## SELECTED EXTRACT
----------------------------------------

DataFrames.jl: metadata

The discussion on metadata in DataFrames.jl has started 10 years ago, see this issue.

In DataFrames.jl we decided to finally settle the issue. The relevant PR is here.

The fact that metadata issue has been open for 10 years reflects the complexity of this decision. In the end we have three major options we can choose. In this post I would like to open a vote on which of the approaches the community would prefer most. All comments are welcome.

Let me summarize the options:

  1. Do not add metadata to DataFrames.jl; instead develop some other more generic mechanism for Tables.jl tables that DataFrames.jl could leverage;
    • pros: this will be most composable, most Julian, and easiest to maintain from DataFrames.jl - as I will not add any complexity to the package;
    • cons: it is not clear if it will ever happen; cf. there is a general-purpose GitHub - Tokazama/Metadata.jl: Generic interface for attaching metadata to stuff. package, but it is not Tables.jl specific; we want something that could seamlessly integrate with persistence options offered by packages like Arrow.jl or Parquet2.jl)
  2. Add metadata to DataFrame object but do not propagate it under transformations
    • pros: metadata will never be propagated incorrectly
    • cons: if you want to propagate metadata, you have to manually do it as a follow up to transformation
  3. Use complex set of rules how metadata should be propagated (this is the functionality implemented in the Metadata on data frame and column level by bkamins · Pull Request #3055 · JuliaData/DataFrames.jl · GitHub PR, so you can check the documentation section to check the rules):
    • pros: metadata gets propagated in cases when it makes sense to propagate it most of the time
    • cons: sometimes metadata is incorrectly propagated, in which case you need to call dropmetadata! function on a data frame to remove metadata from it (fortunately this is a very cheap and easily chained operation - so it is relatively easy to fall back to option 2 if one does not want metadata propagation); essentially this design means that preferably only “very stable” metadata (like descriptive column label or source of data for the column) should be stored (some ecosystems store “fragile” metadata like column mean and such metadata could be invalidated when e.g. taking a subset of a data frame)

Could you please vote below what you prefer us to do? Thank you!

  • No metadata in DataFrames.jl
  • Add metadata to DataFrame, but never propagate metadata
  • Add metadata to DataFrame, and propagate it (accepting that it will be incorrect sometimes)
  • Other option (please comment :smile:)

----------------------------------------

## COLLECTED MATERIAL
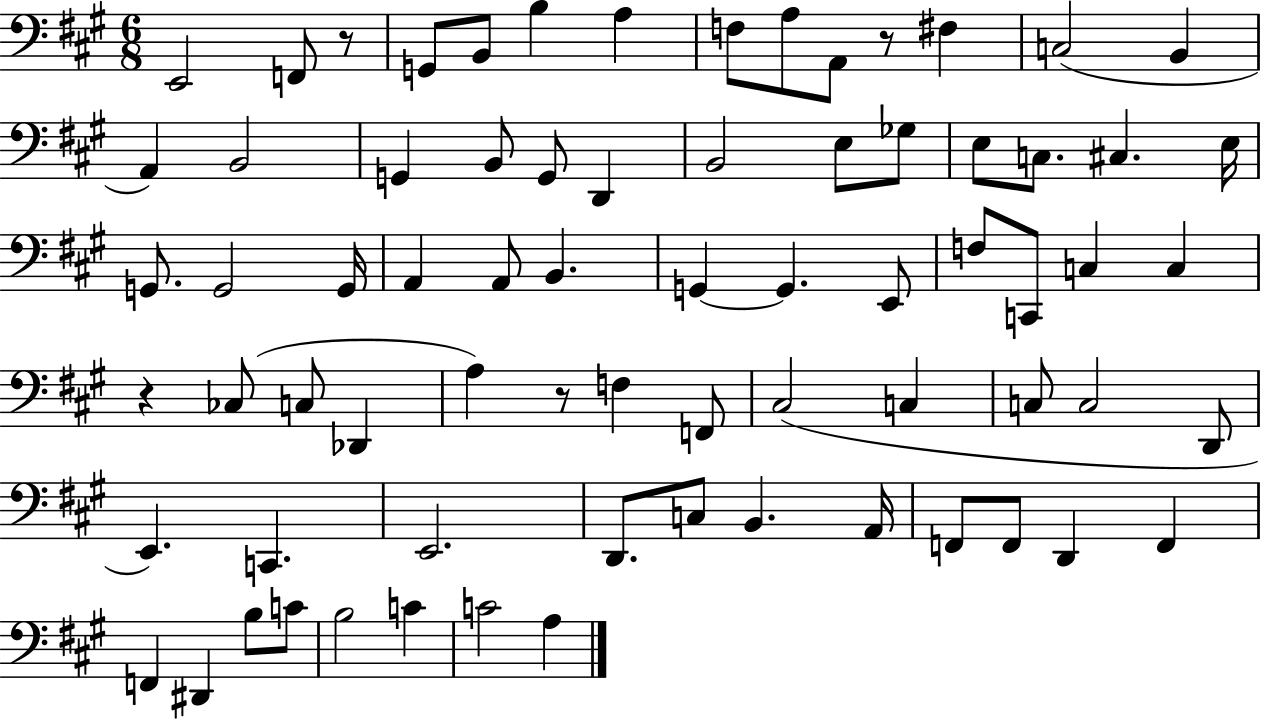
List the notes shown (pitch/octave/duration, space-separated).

----------------------------------------

## WRITTEN INSTRUCTION
Reproduce the portion of the DataFrames.jl metadata post that begins at the words "Could you please" and stops after the words "(please comment :smile:)".

## WRITTEN RESPONSE
Could you please vote below what you prefer us to do? Thank you!

  • No metadata in DataFrames.jl
  • Add metadata to DataFrame, but never propagate metadata
  • Add metadata to DataFrame, and propagate it (accepting that it will be incorrect sometimes)
  • Other option (please comment :smile:)